I sat with Saz, who slept on my shoulder the whole three-hour ride, bundled up in a puffy pink coat that nearly swallowed her whole. Her head poked out of the collar, a dark lump of hair brushing my chin whenever I shifted. The peachy warmth of her shampoo and her floral perfume rose around me in a cloud. She’d been quiet after the Survey decision, some of her light snuffed out, listless in her desires and her willingness to show up nearly on time for class. It was hard to get her out of bed before. Now she rarely set an alarm.

The city was adorned for the holidays with the same grace of a department store window, wreaths around the lampposts and the necks of statues, slush in the streets, gold lights glittering from awnings. We got off the Amtrak and took the L straight to the Art Institute of Chicago, where we’d spend the day considering influences for our thesis papers and examining the latest exhibitions. It was supposed to be a treat, Moody told us. A chance to think about something other than Solo and its inevitability—or, for the other six painters, its impossibility. She was our steadfast leader in fitted brown trousers, a thick beige turtleneck, and a pair of frameless glasses. Out of all the cliques that had formed within our class—Veda and Phoebe and Yejun clustered at the front vying for Moody’s attention, Cameron with his arm around Mars, Thea behind them throwing looks over her shoulder at Finch—our five remained surprisingly quiet. Saz kept her arm looped in mine but her eyes on her phone. Finch checked her watch with a frown. Amrita sipped from a cup of train coffee that smelled amazing, but after she offered me a taste it settled on my tongue like tar. Caroline was dressed like she had come for a funeral: black dress to her knees, tall boots that rose to meet its hem, hair whipping in the wind. The only color was in the faint dusting of blue over her eyelids and the bloody bitten line of her mouth.

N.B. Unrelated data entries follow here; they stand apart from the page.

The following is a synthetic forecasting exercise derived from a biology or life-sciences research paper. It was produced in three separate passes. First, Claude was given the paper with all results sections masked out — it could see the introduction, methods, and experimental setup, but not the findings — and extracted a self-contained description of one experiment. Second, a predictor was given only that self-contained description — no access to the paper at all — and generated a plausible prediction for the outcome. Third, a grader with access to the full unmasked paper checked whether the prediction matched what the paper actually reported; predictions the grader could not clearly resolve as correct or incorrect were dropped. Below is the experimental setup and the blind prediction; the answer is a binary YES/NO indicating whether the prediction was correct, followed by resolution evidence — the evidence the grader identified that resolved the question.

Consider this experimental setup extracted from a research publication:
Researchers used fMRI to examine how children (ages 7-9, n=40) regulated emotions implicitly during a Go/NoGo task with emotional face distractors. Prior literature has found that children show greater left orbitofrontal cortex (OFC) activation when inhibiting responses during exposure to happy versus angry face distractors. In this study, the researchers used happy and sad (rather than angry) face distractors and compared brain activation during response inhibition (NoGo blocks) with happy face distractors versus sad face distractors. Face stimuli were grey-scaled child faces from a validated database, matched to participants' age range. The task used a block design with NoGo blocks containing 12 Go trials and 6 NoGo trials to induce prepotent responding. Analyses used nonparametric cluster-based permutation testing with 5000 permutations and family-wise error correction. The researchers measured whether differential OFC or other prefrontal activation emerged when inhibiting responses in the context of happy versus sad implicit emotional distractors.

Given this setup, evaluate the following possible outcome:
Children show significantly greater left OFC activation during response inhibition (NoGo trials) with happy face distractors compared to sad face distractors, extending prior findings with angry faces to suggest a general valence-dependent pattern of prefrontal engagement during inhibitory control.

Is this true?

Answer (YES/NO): NO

Painting students at Rotham made this trip annually. Past visits to the Art Institute had been some of my favorite extracurricular experiences—campus was so isolated from the rest of the world that it was hard to spend time with work that wasn’t a part of Rotham’s collection. Knowing that our thesis papers would play a part in who would Solo amped up the stress as the deadline loomed closer. I had a sketchbook in my bag with a pen hooked over its cover ready for the occasion. In its current state, my paper consisted of nothing more than fragments and the beginning of a thought from my notes app where I had started to type out a thought and fell asleep halfway through, the text devolving into a long line of hhhhhhhhhhhhhhhhhhhhhhh where my thumb had pressed down in my sleep.

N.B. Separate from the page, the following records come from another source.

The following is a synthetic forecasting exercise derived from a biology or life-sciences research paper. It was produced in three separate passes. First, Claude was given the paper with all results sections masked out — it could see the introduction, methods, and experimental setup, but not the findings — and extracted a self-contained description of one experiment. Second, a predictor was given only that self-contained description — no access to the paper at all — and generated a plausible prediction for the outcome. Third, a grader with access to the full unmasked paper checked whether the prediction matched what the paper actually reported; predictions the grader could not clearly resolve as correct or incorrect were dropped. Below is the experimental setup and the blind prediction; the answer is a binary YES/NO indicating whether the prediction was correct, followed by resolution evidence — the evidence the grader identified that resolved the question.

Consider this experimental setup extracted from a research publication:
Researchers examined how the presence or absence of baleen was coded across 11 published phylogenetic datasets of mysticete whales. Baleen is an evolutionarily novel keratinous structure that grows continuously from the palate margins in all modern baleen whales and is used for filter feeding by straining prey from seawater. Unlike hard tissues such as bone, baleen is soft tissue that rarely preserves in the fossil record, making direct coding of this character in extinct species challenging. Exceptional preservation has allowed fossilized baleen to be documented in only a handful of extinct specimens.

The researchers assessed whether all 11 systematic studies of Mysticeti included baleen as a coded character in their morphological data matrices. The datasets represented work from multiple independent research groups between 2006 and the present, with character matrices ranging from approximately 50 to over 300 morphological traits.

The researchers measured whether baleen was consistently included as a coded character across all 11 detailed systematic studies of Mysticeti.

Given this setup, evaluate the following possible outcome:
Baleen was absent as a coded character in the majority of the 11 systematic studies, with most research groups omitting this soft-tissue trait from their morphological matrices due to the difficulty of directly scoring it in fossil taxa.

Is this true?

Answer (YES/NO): NO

We split up inside the museum, and I took my time meandering. Yearly visits had given me time to curate out my favored niches. I liked to start in the Arts of the Americas exhibition; there was always a crowd around Edward Hopper’s Nighthawks , but I circumvented them in favor of trompe l’oeil still lifes of fruit and skinned birds, an avant-garde Florine Stettheimer portrait that reminded me of Saz, lush Georgia O’Keeffe watercolors, a sweet Mary Cassatt depicting a woman bathing a child’s feet. I took the long way around past the blue glow of Marc Chagall’s stained-glass windows, through the Photography and Media gallery with Sally Mann’s Immediate Family gelatin silver prints. Upstairs, I didn’t slow until I reached the gallery I loved the most—Painting and Sculpture of Europe.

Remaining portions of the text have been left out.